Exercise objective
In the MySQL mailing-list message below, why wasn't running "select ' comment text' ;" a satisfactory way for Richard Mixon to annotate his output?
* BEGIN Given passage *
Hi Richard,

not exactly sure what you want but try using \G at the end of the select 
statements.
Also try using UNION.
e.g. 
select "Put your comment here","" UNION select field1, field2 from table1 
group by field 1 \G

 You may get something that will work for you by messing with these 
options combined with suppressing headers?

Peter Keane
Trocaire
Maynooth
Ireland

"Richard Mixon \(qwest\)" <[EMAIL PROTECTED]> wrote on 27/07/2004 
15:36:45:

> Harald Fuchs wrote:
> > In article <[EMAIL PROTECTED]>,
> > Michael Stassen <[EMAIL PROTECTED]> writes:
> >
> >> Richard Mixon (qwest) wrote:
> >
> >>> I run some mysql command files (just SQL statements in a file I read
> >>> from standard input) and need to place some annotiations/comments
> >>> in the output. If I place standard SQL comments ("-- comment text")
> >>> or MySQL comments ("# comment text") they do not show up in the
> >>> mysql client output. Well, in a way that makes sense - they are
> >>> "comments".
> >>> I have tried using "select ' comment text' ;" and that works, but I
> >>> get many, many lines instead of my one simple annotation - e.g.:
> >>> -------------- select "First comment ..."
* END Given passage *
* BEGIN Supplied data *
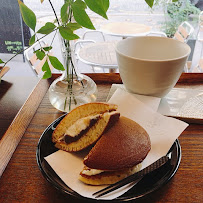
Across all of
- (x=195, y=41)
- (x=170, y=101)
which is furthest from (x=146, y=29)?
(x=170, y=101)

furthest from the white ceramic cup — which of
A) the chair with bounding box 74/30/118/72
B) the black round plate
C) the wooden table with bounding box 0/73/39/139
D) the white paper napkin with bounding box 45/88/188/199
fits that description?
the chair with bounding box 74/30/118/72

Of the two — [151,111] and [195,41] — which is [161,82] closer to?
[151,111]

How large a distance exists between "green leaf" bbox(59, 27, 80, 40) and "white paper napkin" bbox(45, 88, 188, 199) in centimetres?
19

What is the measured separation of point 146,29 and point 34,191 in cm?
189

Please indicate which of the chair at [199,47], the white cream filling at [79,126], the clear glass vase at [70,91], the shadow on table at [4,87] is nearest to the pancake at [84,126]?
the white cream filling at [79,126]

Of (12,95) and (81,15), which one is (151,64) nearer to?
(81,15)

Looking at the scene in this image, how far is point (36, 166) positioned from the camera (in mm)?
415

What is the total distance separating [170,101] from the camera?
583 mm

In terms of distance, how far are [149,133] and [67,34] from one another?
24cm

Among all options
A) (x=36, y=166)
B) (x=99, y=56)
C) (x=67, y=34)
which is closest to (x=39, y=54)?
(x=67, y=34)

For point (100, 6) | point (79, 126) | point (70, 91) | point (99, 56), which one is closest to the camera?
point (100, 6)

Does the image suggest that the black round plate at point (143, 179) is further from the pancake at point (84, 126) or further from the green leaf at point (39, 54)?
the green leaf at point (39, 54)

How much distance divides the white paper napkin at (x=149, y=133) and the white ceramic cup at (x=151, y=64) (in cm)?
3

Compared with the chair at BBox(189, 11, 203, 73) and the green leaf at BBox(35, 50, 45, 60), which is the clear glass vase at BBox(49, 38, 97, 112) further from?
the chair at BBox(189, 11, 203, 73)
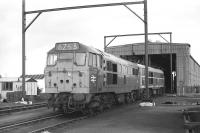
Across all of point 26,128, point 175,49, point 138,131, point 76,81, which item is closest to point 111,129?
point 138,131

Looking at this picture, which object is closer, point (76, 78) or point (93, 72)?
point (76, 78)

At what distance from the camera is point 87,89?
15.8m

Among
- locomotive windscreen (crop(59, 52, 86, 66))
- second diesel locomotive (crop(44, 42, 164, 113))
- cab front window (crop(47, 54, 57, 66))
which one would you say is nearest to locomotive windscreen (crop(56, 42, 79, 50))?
second diesel locomotive (crop(44, 42, 164, 113))

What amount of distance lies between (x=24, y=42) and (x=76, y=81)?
30.4 ft

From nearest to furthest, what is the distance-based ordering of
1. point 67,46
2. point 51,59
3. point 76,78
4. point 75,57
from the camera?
point 76,78 < point 75,57 < point 67,46 < point 51,59

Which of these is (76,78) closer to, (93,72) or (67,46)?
(93,72)

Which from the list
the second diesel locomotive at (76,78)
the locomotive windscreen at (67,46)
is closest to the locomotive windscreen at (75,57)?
the second diesel locomotive at (76,78)

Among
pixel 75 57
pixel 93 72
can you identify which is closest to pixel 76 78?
pixel 93 72

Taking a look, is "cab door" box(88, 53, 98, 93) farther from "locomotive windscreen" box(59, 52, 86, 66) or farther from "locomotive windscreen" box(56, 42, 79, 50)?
"locomotive windscreen" box(56, 42, 79, 50)

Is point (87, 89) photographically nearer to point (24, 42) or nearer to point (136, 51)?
point (24, 42)

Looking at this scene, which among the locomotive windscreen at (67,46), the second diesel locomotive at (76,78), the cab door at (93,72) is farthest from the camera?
the locomotive windscreen at (67,46)

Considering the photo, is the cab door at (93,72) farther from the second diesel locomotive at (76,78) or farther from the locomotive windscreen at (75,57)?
the locomotive windscreen at (75,57)

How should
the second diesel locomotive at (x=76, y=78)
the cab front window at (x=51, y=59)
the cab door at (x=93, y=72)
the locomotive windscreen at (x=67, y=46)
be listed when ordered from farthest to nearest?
1. the cab front window at (x=51, y=59)
2. the locomotive windscreen at (x=67, y=46)
3. the cab door at (x=93, y=72)
4. the second diesel locomotive at (x=76, y=78)

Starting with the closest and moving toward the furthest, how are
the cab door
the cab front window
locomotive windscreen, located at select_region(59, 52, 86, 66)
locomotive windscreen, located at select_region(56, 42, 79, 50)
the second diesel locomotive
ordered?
the second diesel locomotive
the cab door
locomotive windscreen, located at select_region(59, 52, 86, 66)
locomotive windscreen, located at select_region(56, 42, 79, 50)
the cab front window
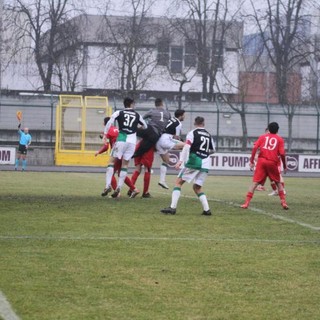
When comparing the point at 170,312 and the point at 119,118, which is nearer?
the point at 170,312

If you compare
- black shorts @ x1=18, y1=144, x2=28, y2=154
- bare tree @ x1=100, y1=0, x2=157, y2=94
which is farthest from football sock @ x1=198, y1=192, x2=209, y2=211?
bare tree @ x1=100, y1=0, x2=157, y2=94

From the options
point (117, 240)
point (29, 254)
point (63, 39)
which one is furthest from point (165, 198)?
point (63, 39)

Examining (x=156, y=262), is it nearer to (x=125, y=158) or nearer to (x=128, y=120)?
(x=128, y=120)

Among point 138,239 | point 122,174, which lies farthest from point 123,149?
point 138,239

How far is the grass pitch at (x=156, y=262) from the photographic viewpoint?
340 inches

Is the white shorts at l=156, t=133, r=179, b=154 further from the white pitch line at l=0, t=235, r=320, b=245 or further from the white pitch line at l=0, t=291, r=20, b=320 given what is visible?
the white pitch line at l=0, t=291, r=20, b=320

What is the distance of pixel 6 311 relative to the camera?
27.1ft

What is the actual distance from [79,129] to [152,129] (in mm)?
25341

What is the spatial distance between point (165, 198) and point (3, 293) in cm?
1291

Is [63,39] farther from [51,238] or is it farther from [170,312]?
[170,312]

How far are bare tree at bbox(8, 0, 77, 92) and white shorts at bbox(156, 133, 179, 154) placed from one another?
106ft

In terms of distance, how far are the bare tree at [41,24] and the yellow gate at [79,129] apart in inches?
313

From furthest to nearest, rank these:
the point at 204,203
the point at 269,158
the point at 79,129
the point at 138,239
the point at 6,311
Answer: the point at 79,129
the point at 269,158
the point at 204,203
the point at 138,239
the point at 6,311

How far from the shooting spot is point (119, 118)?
2028 cm
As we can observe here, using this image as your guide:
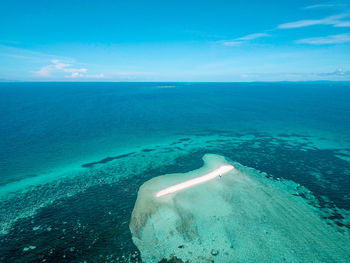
* END Supplied data *
Solution for this exercise
It did put the comment text in the output, but it produced many lines instead of the single simple annotation he wanted.